Die extrazelluläre Erschöpfung von fluoreszenzmarkierter Glukose korreliert mit der Glukoseaufnahme und könnte für das Hochdurchsatz-Screening der Glukoseaufnahme in ausgeschnittenen Organen und Zellkulturen verwendet werden.

Abstract

Die anhaltende weltweite Diabetes-Epidemie erhöht die Nachfrage nach der Identifizierung von umweltbedingten, ernährungsphysiologischen, endokrinen, genetischen und epigenetischen Faktoren, die die Glukoseaufnahme beeinflussen. Die Messung der intrazellulären Fluoreszenz ist eine weit verbreitete Methode, um die Aufnahme von fluoreszenzmarkierter Glukose (FD-Glukose) in Zellen in vitro zu testen oder um glukoseverbrauchende Gewebe in vivo abzubilden. Dieser Assay bewertet die Glukoseaufnahme zu einem ausgewählten Zeitpunkt. Die intrazelluläre Analyse geht davon aus, dass der Stoffwechsel von FD-Glukose langsamer ist als der von endogener Glukose, die an katabolen und anabolen Reaktionen und Signalen beteiligt ist. Der dynamische Glukosestoffwechsel verändert jedoch auch die Aufnahmemechanismen, was kinetische Messungen der Glukoseaufnahme als Reaktion auf verschiedene Faktoren erfordern würde. Dieser Artikel beschreibt eine Methode zur Messung des extrazellulären FD-Glukose-Abbaus und validiert ihre Korrelation mit der intrazellulären FD-Glukose-Aufnahme in Zellen und Geweben ex vivo.
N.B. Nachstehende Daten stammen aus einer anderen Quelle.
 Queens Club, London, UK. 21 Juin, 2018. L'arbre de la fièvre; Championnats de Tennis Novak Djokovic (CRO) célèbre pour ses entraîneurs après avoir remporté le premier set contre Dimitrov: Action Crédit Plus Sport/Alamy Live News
Der extrazelluläre Glukosemangel kann potenziell für kinetische und dosisabhängige Hochdurchsatzstudien sowie für die Identifizierung von Verbindungen mit glykämischer Aktivität und ihren gewebespezifischen Wirkungen geeignet sein.

Introduction

Die Nachfrage nach der Messung der Glukoseaufnahme steigt zusammen mit der dringenden Notwendigkeit, einen epidemischen Anstieg einer Vielzahl von Krankheiten, die vom Glukosestoffwechsel abhängen, anzugehen. Zugrunde liegende Mechanismen von degenerativen Stoffwechselerkrankungen, neurologischen und kognitiven Störungen1, entzündlichen 2 und Infektionskrankheiten3, Krebs4,5 sowie Alterung6, hängen vom Glukosestoffwechsel für Energie und deren Speicherung, anabole Prozesse, Protein- und Genmodifikation, Signalisierung, Regulation von Genen und Nukleinsäuresynthese und Replikation ab 7,8,9 . Diabetes mellitus (DM) steht in direktem Zusammenhang mit einer Fehlfunktion der Regulation der Glukoseaufnahme. DM ist ein Spektrum chronischer Krankheiten wie Typ-1-, -2- und -3-Diabetes mellitus, Schwangerschaftsdiabetes, Altersdiabetes der Jungen und andere Arten dieser Krankheit, die durch Umwelt- und / oder genetische Faktoren induziert werden. Im Jahr 2016 zeigte der erste globale Bericht der WHO über Diabetes, dass sich die Zahl der Erwachsenen, die mit der am weitesten verbreiteten DM leben, seit 1980 auf 422 Millionen Erwachsene fast vervierfachthat 10, und diese Zahl der DM-Patienten ist in den letzten Jahrzehnten exponentiell gestiegen. Allein im Jahr 2019 wurden schätzungsweise1,5 Millionen Todesfälle direkt durch 10 DM verursacht. Dieser dramatische Aufschwung ist auf den Anstieg der Typ-2-DM und die Bedingungen zurückzuführen, die sie antreiben, einschließlich Übergewicht und Fettleibigkeit10. Die COVID-19-Pandemie zeigte einen zweifachen Anstieg der Mortalität bei Patienten mit DM im Vergleich zur Allgemeinbevölkerung, was auf die tiefgreifende, aber wenig verstandene Rolle des Glukosestoffwechsels bei der Immunabwehrhindeutet 3. Prävention, Früherkennung und Behandlung von DM, Fettleibigkeit und anderen Krankheiten erfordern die Optimierung von Messungen der Glukoseaufnahme durch verschiedene Gewebe und die Identifizierung von Umweltfaktoren 11, Ernährung 12, endokrine13, genetische14 und epigenetische 15, die die Glukoseaufnahme beeinflussen.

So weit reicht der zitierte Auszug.